September 18, 2006

Ontario proposes $7M program under Bill 43 to help reduce drinking water threats

Proposed revisions to Ontario's Bill 43 (the Clean Water Act) would create a drinking water support program for rural Ontario. The financial assistance program would initially provide $7 million to help farmers and small rural businesses carry out activities that reduce threats to drinking water.

"This funding would make it easier for farmers and small rural businesses to keep our sources of water free of contamination," said Environment Minister Laurel Broten.

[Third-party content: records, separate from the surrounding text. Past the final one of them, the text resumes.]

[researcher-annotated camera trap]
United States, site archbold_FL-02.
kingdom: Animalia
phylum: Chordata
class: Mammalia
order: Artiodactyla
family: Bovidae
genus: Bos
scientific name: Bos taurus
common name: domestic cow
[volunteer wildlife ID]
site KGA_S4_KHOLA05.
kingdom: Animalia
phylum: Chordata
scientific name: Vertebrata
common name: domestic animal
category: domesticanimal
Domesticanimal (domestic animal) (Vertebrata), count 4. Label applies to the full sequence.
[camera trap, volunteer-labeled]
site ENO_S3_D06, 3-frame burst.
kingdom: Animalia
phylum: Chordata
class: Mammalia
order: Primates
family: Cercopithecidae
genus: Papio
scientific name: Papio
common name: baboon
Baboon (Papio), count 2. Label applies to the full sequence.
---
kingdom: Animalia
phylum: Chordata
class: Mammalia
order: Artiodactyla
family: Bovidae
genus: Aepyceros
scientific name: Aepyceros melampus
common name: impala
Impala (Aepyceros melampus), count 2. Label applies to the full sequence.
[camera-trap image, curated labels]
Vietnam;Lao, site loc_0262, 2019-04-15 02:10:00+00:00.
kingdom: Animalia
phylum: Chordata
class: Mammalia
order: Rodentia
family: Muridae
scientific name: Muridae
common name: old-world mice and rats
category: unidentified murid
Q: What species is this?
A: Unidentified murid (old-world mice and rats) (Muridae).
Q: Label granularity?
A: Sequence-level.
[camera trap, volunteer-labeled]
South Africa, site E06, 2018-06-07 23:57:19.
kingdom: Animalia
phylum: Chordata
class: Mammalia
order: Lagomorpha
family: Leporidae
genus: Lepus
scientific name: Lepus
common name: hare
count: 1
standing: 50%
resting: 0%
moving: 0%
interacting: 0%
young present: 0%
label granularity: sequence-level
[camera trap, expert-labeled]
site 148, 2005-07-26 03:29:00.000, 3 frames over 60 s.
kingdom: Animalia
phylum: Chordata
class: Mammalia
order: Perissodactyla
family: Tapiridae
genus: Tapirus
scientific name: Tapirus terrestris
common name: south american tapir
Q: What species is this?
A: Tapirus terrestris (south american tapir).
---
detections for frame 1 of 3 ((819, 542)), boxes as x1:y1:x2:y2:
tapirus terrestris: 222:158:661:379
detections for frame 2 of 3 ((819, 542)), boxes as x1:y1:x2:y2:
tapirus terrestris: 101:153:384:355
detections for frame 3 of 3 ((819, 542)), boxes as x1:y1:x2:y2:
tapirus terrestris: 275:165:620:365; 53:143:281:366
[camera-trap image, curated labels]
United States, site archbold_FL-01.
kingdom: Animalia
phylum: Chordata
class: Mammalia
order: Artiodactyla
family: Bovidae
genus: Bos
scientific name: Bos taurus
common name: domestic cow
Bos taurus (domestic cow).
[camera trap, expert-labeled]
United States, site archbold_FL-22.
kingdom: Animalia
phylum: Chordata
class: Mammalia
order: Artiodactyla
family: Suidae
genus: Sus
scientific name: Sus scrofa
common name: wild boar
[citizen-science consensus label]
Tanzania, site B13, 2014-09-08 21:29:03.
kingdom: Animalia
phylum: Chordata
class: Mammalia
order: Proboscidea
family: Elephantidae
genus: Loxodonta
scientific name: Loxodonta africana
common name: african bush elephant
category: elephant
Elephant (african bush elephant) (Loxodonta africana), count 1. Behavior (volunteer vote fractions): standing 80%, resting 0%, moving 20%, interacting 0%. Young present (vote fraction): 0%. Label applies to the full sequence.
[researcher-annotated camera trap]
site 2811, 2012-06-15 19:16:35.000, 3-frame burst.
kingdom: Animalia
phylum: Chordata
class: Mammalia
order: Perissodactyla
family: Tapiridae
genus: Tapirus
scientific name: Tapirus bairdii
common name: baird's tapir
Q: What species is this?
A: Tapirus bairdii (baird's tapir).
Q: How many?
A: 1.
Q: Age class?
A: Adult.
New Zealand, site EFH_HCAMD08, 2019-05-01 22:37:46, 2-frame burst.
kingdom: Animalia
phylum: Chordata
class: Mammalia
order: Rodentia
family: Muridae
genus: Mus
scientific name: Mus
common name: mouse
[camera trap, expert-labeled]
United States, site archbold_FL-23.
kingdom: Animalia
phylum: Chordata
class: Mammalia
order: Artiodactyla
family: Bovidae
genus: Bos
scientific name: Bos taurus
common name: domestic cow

A motion filed by the provincial government on September 6 as part of proposed amendments to Bill 43 would enshrine the financial assistance program in legislation. If the amended bill is passed and enabling regulations made, the program would initially make $7 million available in 2007/08 for early action to protect drinking water, including:

* $5 million to support early action to protect land and water surrounding water wells (wellhead protection areas) and close to municipal water intakes (intake protection zones); and

* $2 million to support local education and outreach related to source protection planning.

"As communities complete their source protection plans, we'll know better what the costs of implementation are and how to effectively direct sustainable future funding to address that," Broten added.

The minister is also proposing to establish a special advisory panel made up of agricultural, municipal and conservation authority representatives to make recommendations about how the funding should be administered and allocated in future years.

"This initial investment of financial assistance will facilitate real action in smaller communities," said Doug Reycraft, president of the Association of Municipalities of Ontario (AMO). "It means municipalities and property owners can better work together to protect local water supplies." Ron Bonnett, president of the Ontario Federation of Agriculture, observed that, "This first stage financial assistance goes a long way toward addressing the concerns of the farming community." The initiative "will encourage more property owners to take quick action to protect local water sources," said Dr Rick Smith, executive director of Environmental Defence.

The Ministry of Environment has filed a number of motions suggesting amendments to Bill 43, the proposed Clean Water Act. In addition to the financial assistance program, some of the more significant proposed amendments include:

* Replacing permits with risk management plans;

* Giving risk management officials and property owners the ability to agree upon a negotiated risk management plan;

* Increasing the appeal period for a risk management plan to 60 day;

* Allowing a First Nations drinking water system to be considered as part of the source protection planning process;

* Providing the Minister authority to require that a Source Protection Plan consider other drinking water systems;

* Clarifying that policies in a source protection plans may provide for incentive programs and education and outreach programs;

* Removing the maximum limit for Source Protection Committee membership;

* Requiring Source Protection Plans to incorporate policies aimed at achieving Great Lakes targets established by the Minister (where the Source Protection Authority has been directed by the Minister to prepare a report recommending policies for inclusion in the plan);

* Clarifying that municipal decisions under the Planning Act or the Condominium Act must conform to the significant threat policies and the designated Great Lake policies in the source protection plan, and must have regard to the other policies in the plan; and

* Ensuring that risk management officials have appropriate training and qualifications to develop plans with property owners. For instance, an official working with farmers would have training in biosecurity, health and safety protocols.